De este último tiene mucho, para empezar, La sustancia se trata de un “body horror”, algo que Cronenberg prácticamente inventó. El terror no está afuera, ni tampoco en la casa, está mucho más cerca, está en nuestros propios cuerpos. Y el mundo exige que tales cuerpos sean lozanos, delgados, perfectos. Mucho más si la profesión del personaje principal es el modelaje, además si se dedica a dar clases de fitness. Pero el tiempo no perdona y al llegar a los cincuenta (por no decir sesenta), es imposible seguir pareciendo de veinte ¿o no?

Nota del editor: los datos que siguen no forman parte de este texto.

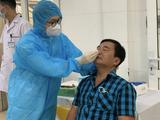 Nhân viên y tế lấy mẫu xét nghiệm COVID-19 cho viên chức, người lao động, bác sĩ ở Bệnh viện Phổi Trung ương (Ảnh - BVCC)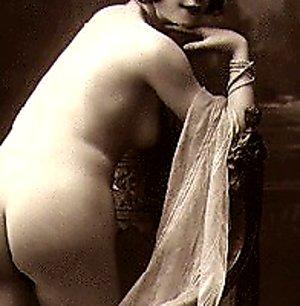 Several twenties babes showing their nude bodies nudevintageporn.com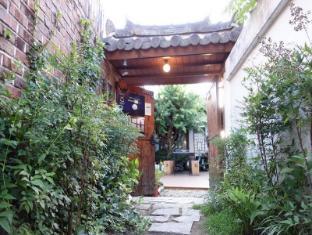 /bg-bg/in-yeon-hanok-guesthouse/hotel/jeonju-si-kr.html?asq=jGXBHFvRg5Z51Emf%2fbXG4w%3d%3d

Y no, se puede si se utiliza la sustancia del título. El resultado es entonces una versión no solamente más joven sino mejorada que, por supuesto, no querrá abandonar ni de casualidad ese estado. Lo que hace entonces la directora Fargeat es introducirnos en un infierno del que no podemos negar sus atractivos. La película podría pasar por ser un catálogo de shocks visuales pero también nos interpela.
La desesperación y caída del personaje principal no es realista, pero es comprensible. Lo que vende y manda en el mercado es la juventud y la belleza; cuando ya no se la tiene, bueno, hay que irse para la casa. Salvo que se esté dispuesta a pagar por quedarse de una forma en la que la venta del alma al diablo del viejo Fausto pasa a ser un juego de niños en comparación.
Es muy fácil encasillar La sustancia como un filme de “terror” y también es muy fácil defenderla diciendo que “es mucho más que eso”, como si los filmes de terror no fueran valiosos y no dijeran cosas interesantes. Por suerte, nada de eso le preocupa a la directora, que hace en su película lo que quiere. El clímax final es apoteósico y si lo que se vio hasta ese momento parece fuerte, la forma en que cierra la historia es lo más radical que se ha visto en mucho tiempo, al menos en el cine clase A.
Como bonus también tiene una de las mejores y más estrafalarias actuaciones de Denis Quaid como representante masculino de un mundo de apariencias que sangra (nunca mejor dicho) por los cuatro costados. Por supuesto, los sensibles véanla bajo su propio riesgo. Los demás, no se la pierdan.